The New IRA is believed to be responsible for a number of small bomb attacks in Derry in 2015, and the group claimed responsibility for a spate of Derry gun and “grenade” attacks in July 2018. Some have linked the New IRA to Saoradh, but there is no explicit connection between the two.
In June 2018, Assistant Chief Constable Stephen Martin told The Irish Times that the New IRA was “the most significant threat” in Derry, but he said that membership of various groupings is fluid and can change frequently.
Martin said the majority in leadership roles were active during the Troubles in the Provisional IRA, by far the largest republican paramilitary group, or the INLA. Both groups have ended their armed campaigns.
Martin added that the threat posed was “small compared to what the Provisional IRA would have posed during the Troubles, but in today’s context it is a severe threat and we don’t take it lightly.”
“Their ambition is not matched by their capability and their capacity,” he said.
In 2018, the numbers of paramilitary-style attacks by all dissident republican groups decreased compared to the previous year.

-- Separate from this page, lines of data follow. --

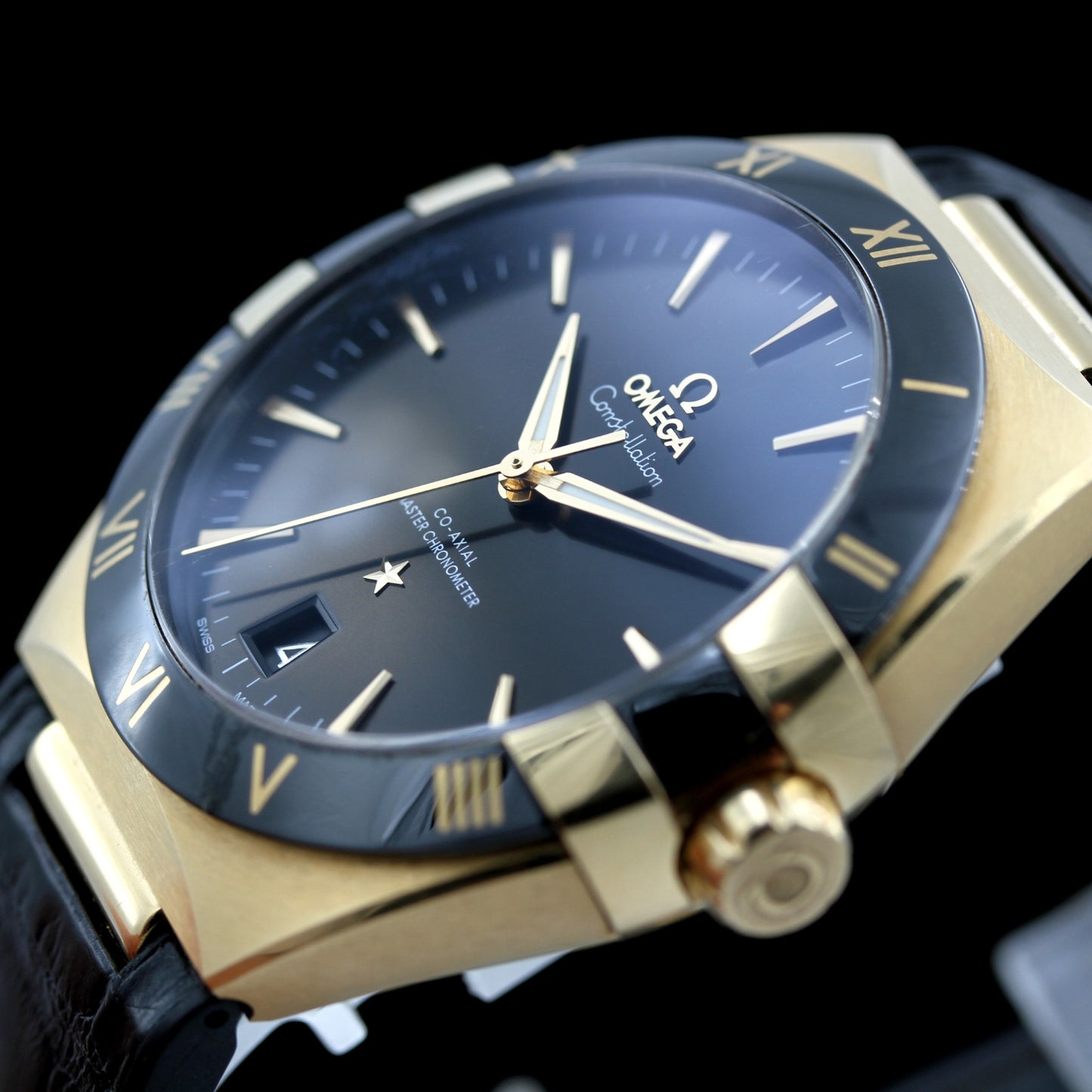Omega Constellation CO‑AXIAL Master Chronometer 41 mm, Ref. 131.63.41.21.01.001, B+P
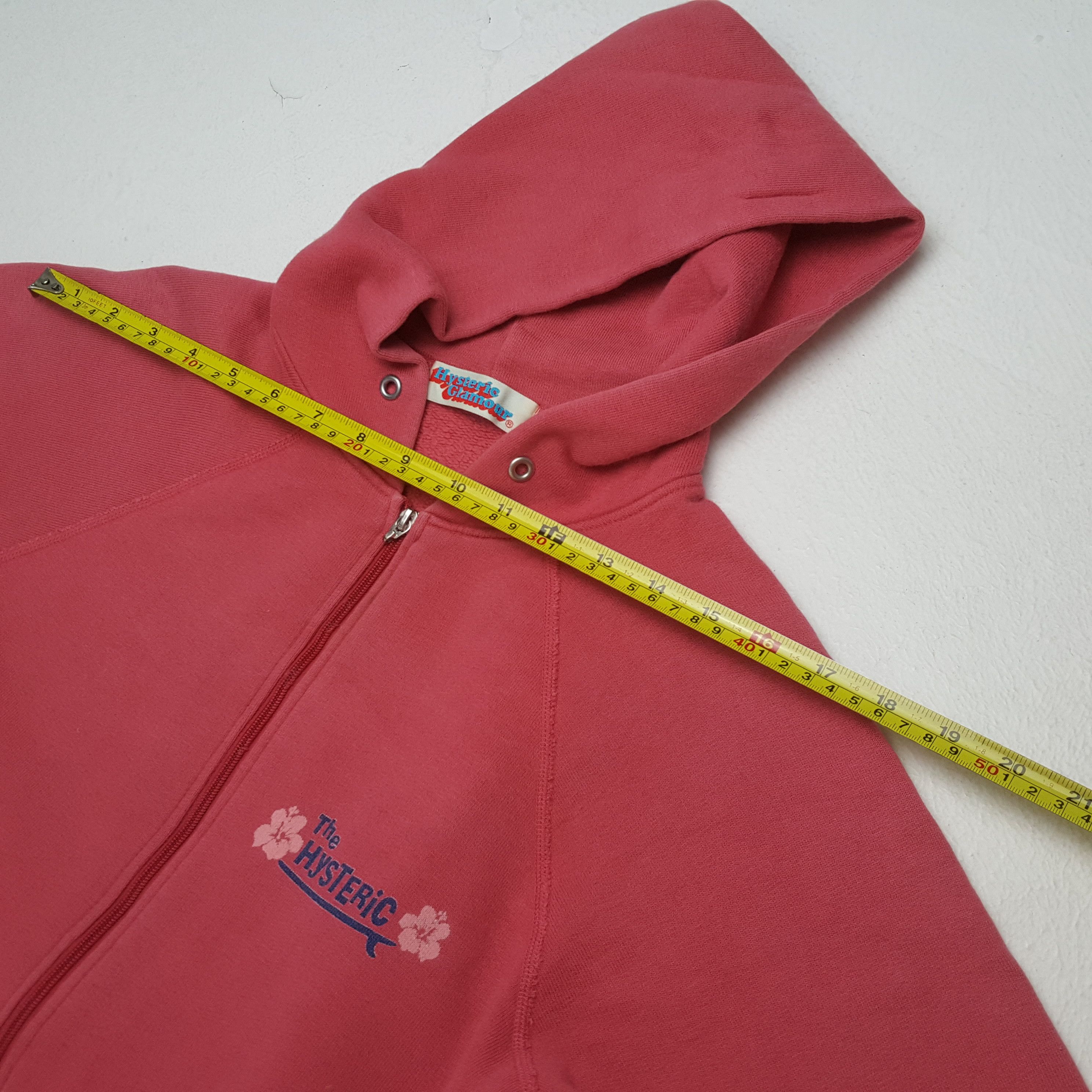 Hysteric Glamour HYSTERIC GLAMOUR Japanese Brand Custom Art Zipper Hoodies Size US XS / EU 42 / 0 - 5 Thumbnail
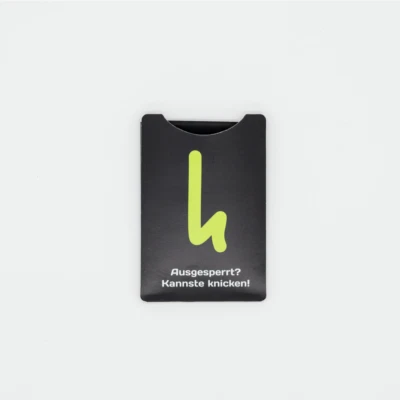 Türfallengleiter für Türfallenöffnungen Türfallen Öffnungswerkzeug Öffnungskarte - Bild 1 von 4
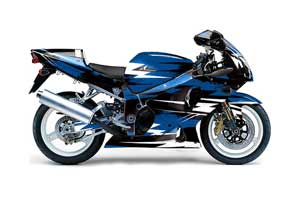 Suzuki GSXR 1000 Street Bike Graphic Kit
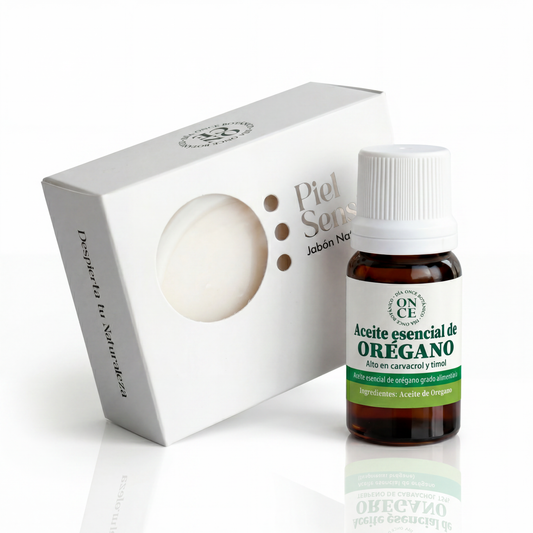 Kit Aceite de orégano + jabón natural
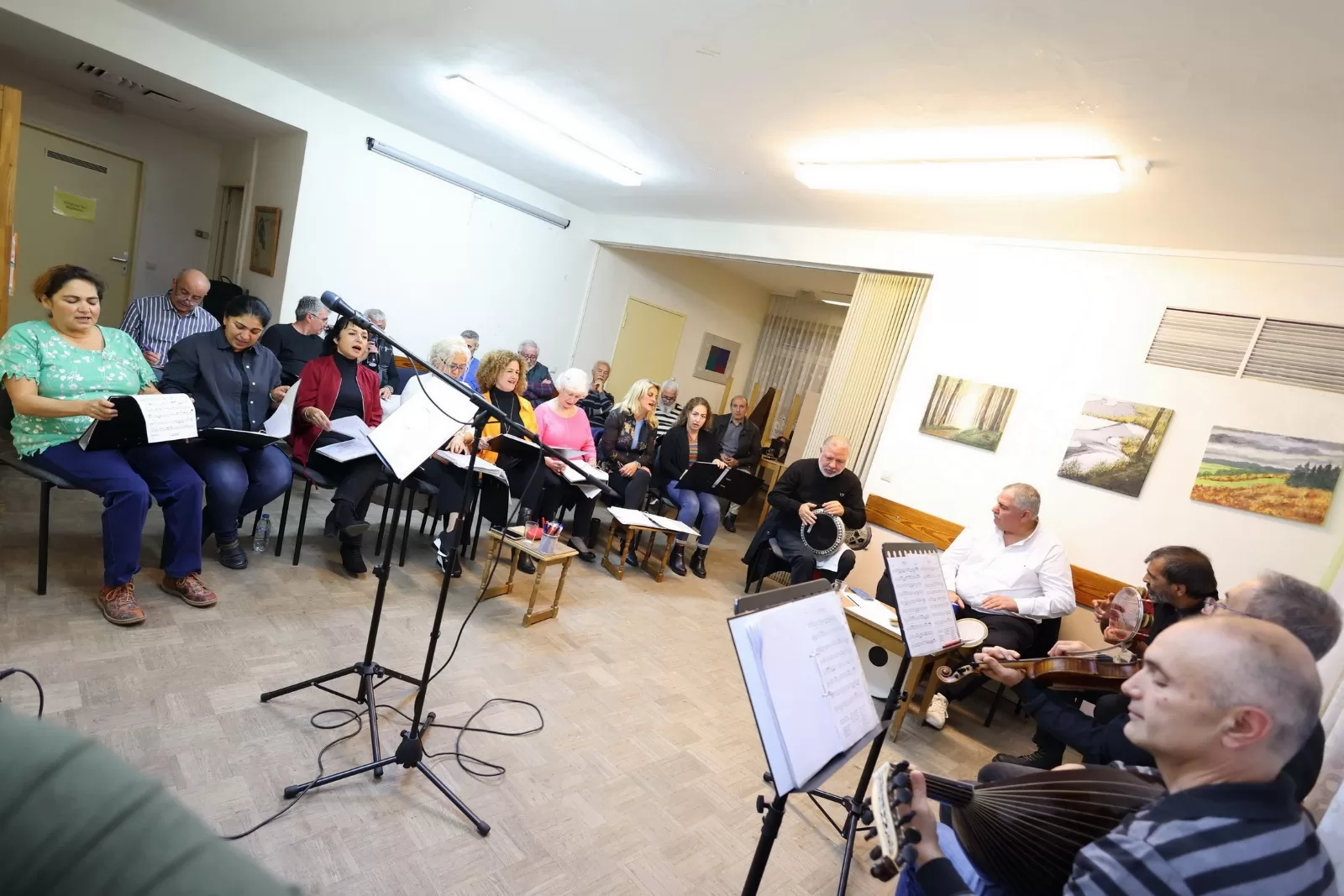 Berlin Eski Dostlar Korosu 11 Kasım konserine hazır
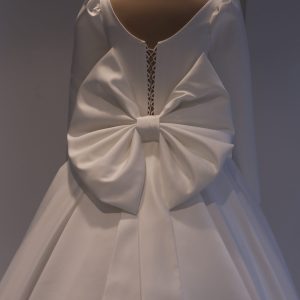 لباس عروس ساده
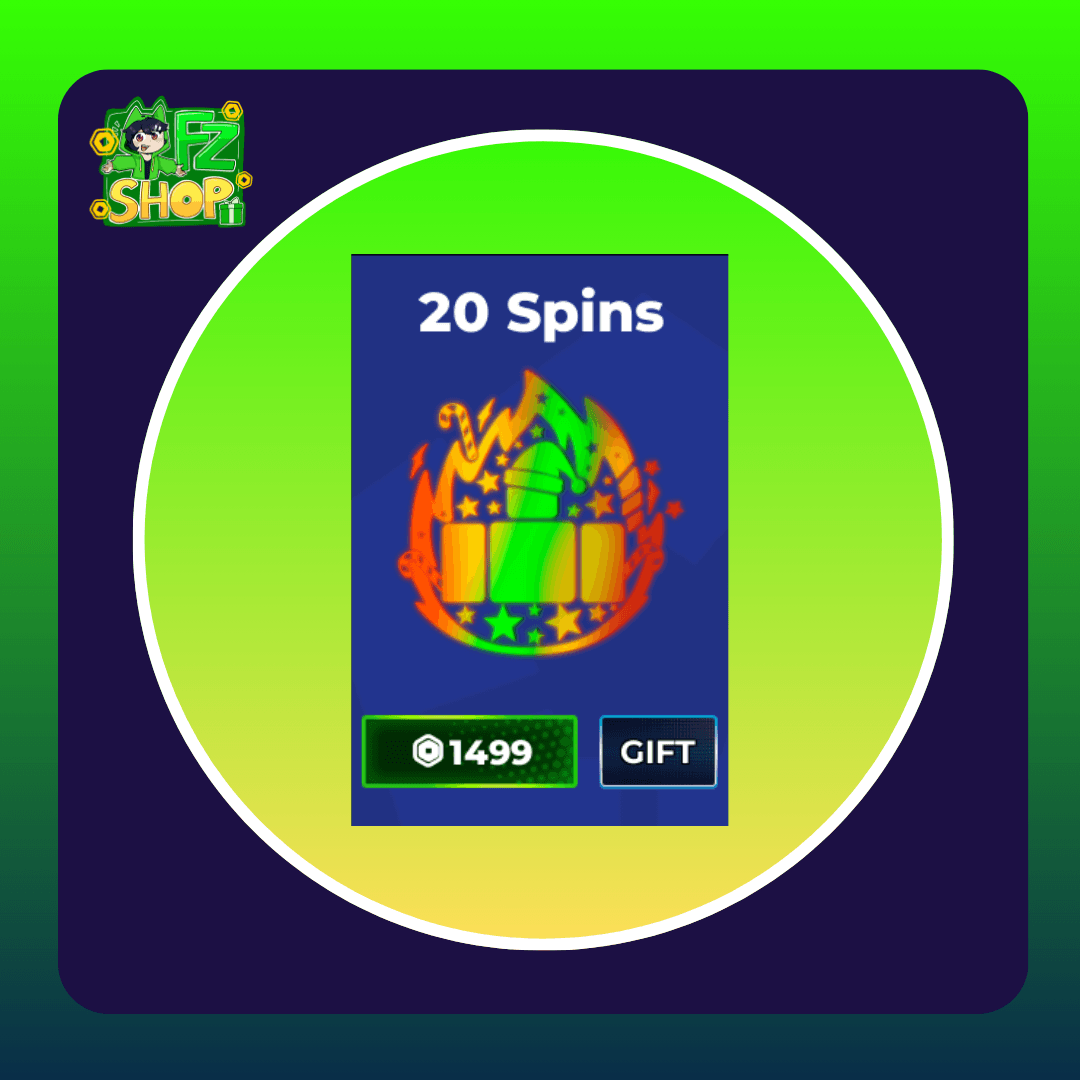 20 Festive Spins 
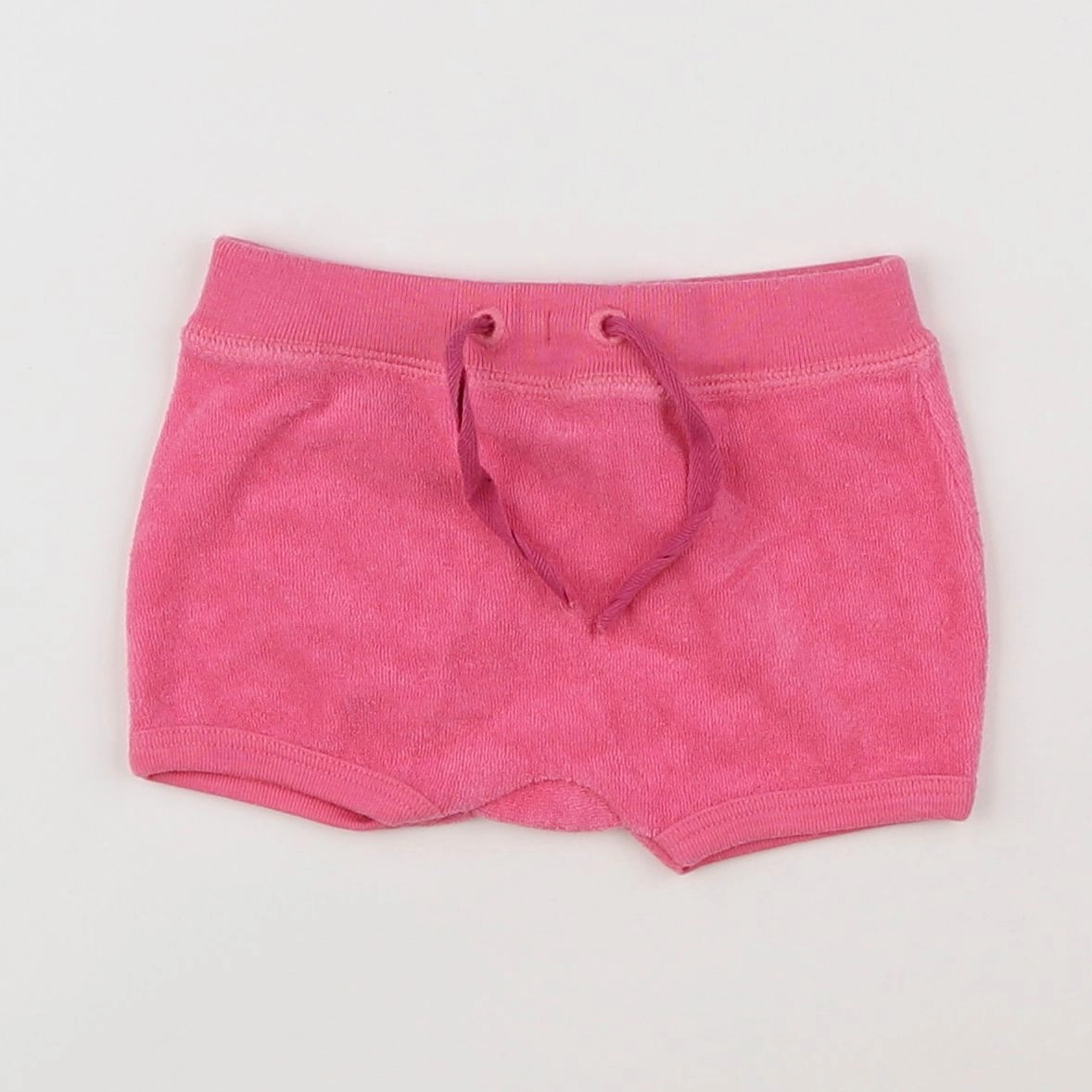 Petit Bateau - short rose - 6 mois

The number of bombings fell from 29 to 17, according to the PSNI.
On August 3, 2010, Óglaigh na hÉireann, another Irish republican dissident group, claimed it had detonated a 200-lb car bomb outside the Police Service of Northern Ireland station on Strand Road in Derry.
In separate incidents in November 2013, masked men ordered a van driver and a bus driver to deliver suspect packages to Strand Road police station, a tactic that is colloquially known as a proxy bomb. Those incidents have also been attributed to ONH.
ONH announced a ceasefire in January 2018, although some members reportedly formed a new paramilitary group.
This post was updated multiple times on January 19 and 20.